L. Guyau : Nous sommes également prêts à faire des sacrifices pour relancer l'économie, mais ce dont on parle aujourd'hui au niveau de la PAC et du GATT, ce ne sont pas des sacrifices, c'est l'existence même de toute une agriculture, de toute une économie et l'existence même de l'Europe à travers le monde. Est-ce que l'Europe veut exister dans le concert international de l'alimentation, ou est-ce qu'elle plie le genou devant les Américains en permanence ? Je crois que c'est un grand enjeu pour la construction européenne aujourd'hui.
France Inter : On dit que vous abandonneriez la revendication d'une politique unique pour tous les agriculteurs, vous pouvez nous expliquer ?
L. Guyau : Nous avons dit que nous ne pouvions pas accepter un type d'agriculture qui soit complètement libéral ou complètement administré. Nous sommes pour une agriculture où les agriculteurs restent responsables de leur exploitation, de leurs revenus et de leur environnement mais aussi d'un partenariat avec un contrat réel avec la nation. Et je crois que l'aspect de savoir s'il y a des agriculteurs qui sont dans un style ou dans l'autre, est dépassé. Il y a maintenant 30 ans qu'on en parle, il y a des agriculteurs dans des régions qui ont besoin de soutien supplémentaire avec une activité économique directe ou indirecte, c'est-à-dire de production et de service et puis d'autres qui doivent produire pour d'autres débouchés, y compris à l'extérieur, mais tout cela c'est l'agriculture française. Et il y a un soutien commun du congrès de la FNSEA.
France Inter : J'ai entendu certains de vos membres dire qu'ils souhaitaient arrêter les actions telles que vous les aviez menées jusqu'à présent. Alors êtes-vous devenus un peu plus sages, plus responsables, plus insérés ?

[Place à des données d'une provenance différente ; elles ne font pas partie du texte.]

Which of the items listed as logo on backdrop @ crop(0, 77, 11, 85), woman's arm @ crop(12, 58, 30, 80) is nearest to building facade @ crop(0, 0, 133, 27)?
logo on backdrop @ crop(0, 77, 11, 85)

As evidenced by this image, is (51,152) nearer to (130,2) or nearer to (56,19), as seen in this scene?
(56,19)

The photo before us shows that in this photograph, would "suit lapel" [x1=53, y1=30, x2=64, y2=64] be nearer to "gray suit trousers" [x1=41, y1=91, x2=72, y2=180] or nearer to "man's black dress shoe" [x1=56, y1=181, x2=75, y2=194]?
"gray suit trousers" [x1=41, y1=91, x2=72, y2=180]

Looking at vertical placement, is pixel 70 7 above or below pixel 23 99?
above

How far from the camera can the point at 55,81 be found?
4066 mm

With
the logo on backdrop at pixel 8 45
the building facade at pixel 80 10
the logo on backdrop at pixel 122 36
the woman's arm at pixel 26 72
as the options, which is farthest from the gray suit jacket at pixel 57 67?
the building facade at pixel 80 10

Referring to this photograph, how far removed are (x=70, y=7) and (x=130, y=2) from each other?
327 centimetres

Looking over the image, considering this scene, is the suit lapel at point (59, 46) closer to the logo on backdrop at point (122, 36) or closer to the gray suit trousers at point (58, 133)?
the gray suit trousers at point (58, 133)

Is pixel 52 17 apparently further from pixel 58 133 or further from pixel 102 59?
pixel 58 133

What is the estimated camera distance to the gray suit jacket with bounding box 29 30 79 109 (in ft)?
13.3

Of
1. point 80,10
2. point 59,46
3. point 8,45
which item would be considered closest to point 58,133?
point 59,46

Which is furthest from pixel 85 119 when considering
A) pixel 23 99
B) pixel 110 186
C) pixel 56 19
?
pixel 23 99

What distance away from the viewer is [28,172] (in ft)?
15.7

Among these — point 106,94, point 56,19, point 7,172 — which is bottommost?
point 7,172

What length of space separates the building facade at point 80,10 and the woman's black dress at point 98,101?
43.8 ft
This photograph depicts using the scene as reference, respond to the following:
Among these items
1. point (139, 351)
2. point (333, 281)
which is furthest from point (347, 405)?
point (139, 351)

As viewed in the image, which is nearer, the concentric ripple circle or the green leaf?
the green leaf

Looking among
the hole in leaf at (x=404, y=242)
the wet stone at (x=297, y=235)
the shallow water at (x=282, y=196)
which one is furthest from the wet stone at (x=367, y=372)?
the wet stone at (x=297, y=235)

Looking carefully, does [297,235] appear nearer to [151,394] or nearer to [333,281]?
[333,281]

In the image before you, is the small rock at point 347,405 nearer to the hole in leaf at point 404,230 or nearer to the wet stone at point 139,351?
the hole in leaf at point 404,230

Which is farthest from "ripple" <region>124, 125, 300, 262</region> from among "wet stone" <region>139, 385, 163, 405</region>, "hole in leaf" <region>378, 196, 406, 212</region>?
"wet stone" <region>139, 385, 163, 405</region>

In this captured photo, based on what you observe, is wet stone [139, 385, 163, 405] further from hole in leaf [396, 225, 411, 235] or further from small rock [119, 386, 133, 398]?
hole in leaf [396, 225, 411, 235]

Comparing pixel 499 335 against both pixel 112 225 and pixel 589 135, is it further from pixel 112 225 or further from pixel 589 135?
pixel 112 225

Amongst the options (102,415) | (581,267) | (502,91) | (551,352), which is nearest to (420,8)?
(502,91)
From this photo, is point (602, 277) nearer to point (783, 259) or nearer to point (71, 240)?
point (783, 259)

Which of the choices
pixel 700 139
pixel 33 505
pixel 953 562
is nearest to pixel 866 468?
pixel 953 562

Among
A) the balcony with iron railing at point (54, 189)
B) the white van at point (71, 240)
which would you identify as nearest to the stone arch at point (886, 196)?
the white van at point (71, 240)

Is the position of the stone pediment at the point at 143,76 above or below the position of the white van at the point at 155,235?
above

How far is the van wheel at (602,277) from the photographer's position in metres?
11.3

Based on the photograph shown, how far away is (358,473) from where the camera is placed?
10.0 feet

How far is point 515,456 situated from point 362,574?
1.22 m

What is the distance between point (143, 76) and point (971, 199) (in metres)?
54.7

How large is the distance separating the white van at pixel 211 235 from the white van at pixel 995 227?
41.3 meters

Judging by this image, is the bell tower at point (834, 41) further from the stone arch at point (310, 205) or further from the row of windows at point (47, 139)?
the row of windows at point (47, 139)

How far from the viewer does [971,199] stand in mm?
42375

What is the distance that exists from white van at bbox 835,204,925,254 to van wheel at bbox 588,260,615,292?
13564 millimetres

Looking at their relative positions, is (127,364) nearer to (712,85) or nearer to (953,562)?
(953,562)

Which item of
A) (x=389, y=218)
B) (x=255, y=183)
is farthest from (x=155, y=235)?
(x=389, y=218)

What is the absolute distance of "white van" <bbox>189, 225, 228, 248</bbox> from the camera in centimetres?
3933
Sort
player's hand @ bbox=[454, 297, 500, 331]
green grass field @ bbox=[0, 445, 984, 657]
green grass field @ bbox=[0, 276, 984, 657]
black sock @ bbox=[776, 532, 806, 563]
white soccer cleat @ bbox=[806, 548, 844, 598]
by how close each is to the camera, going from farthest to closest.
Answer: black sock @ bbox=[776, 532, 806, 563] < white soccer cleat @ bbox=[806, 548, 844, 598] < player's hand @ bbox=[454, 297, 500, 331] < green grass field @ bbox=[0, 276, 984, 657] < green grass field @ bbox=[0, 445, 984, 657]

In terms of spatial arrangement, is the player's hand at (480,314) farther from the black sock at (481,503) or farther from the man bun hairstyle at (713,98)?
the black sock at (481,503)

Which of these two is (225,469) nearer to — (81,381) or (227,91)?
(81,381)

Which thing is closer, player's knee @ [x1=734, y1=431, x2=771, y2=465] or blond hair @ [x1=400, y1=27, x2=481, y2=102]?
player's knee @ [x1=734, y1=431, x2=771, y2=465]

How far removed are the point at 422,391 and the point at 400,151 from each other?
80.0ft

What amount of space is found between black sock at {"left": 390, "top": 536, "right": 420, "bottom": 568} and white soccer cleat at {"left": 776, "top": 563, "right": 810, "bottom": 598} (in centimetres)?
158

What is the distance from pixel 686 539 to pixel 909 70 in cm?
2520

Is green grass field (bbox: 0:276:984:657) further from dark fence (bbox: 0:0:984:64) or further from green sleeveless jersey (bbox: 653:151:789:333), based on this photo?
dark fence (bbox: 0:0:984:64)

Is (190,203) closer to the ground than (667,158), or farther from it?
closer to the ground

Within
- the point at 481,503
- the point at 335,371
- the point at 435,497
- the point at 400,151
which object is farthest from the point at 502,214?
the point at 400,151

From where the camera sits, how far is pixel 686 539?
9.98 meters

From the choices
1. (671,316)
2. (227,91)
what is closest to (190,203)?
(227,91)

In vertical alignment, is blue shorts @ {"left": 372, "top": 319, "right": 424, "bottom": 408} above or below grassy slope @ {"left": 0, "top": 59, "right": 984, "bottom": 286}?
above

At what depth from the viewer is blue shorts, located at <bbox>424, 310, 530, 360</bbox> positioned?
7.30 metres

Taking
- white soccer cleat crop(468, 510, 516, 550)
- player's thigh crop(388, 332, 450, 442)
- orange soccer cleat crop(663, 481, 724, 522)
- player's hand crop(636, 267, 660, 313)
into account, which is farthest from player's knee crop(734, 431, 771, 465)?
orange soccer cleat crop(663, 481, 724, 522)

L. Guyau : Les responsables agricoles sont des gens pragmatiques parce qu'ils savent que dans leur exploitation, lorsqu'ils sont agriculteurs, ils doivent semer pour récolter et que s'il faut défendre le conjoncturel en permanence, il faut aussi préparer l'avenir. Nous ne voulons pas être des agriculteurs enfermés dans un ghetto, nous sommes Français comme tout le monde qui avons des responsabilités économiques. Nous avons fait comme M. Jourdain sans le savoir à certains moments, concernant l'entretien des paysages. Cet entretien est un service rendu à l'ensemble de la nation, nous voulons contribuer à le faire. Nous redéfinissons peut-être un peu le rôle de l'agriculteur mais nous voulons surtout avoir notre responsabilité dans tout cela et que l'on prenne en compte cette responsabilité.
France Inter : On en viendrait tout de même à deux vitesses de l'agriculture, la culture à l'américaine et celle à l'allemande ?
L. Guyau : Pas du tout, et je crois qu'on ne peut pas s'immiscer dans ce débat américain et allemand puisque nous avons un territoire et une culture française qui est totalement différente et que nous devons trouver ce juste milieu dans le cadre de la solidarité comme nous l'avons fait par le passé pour que les agriculteurs trouvent leur revenu au maximum dans leur acte de production, où qu'ils soient. Après, des rectifications peuvent être faites, ou des soutiens orientés en zone de montagne ou zone difficile, qui peuvent être mis en place. Mais avant tout, c'est l'acte de production qui doit déterminer le revenu de tous les agriculteurs français.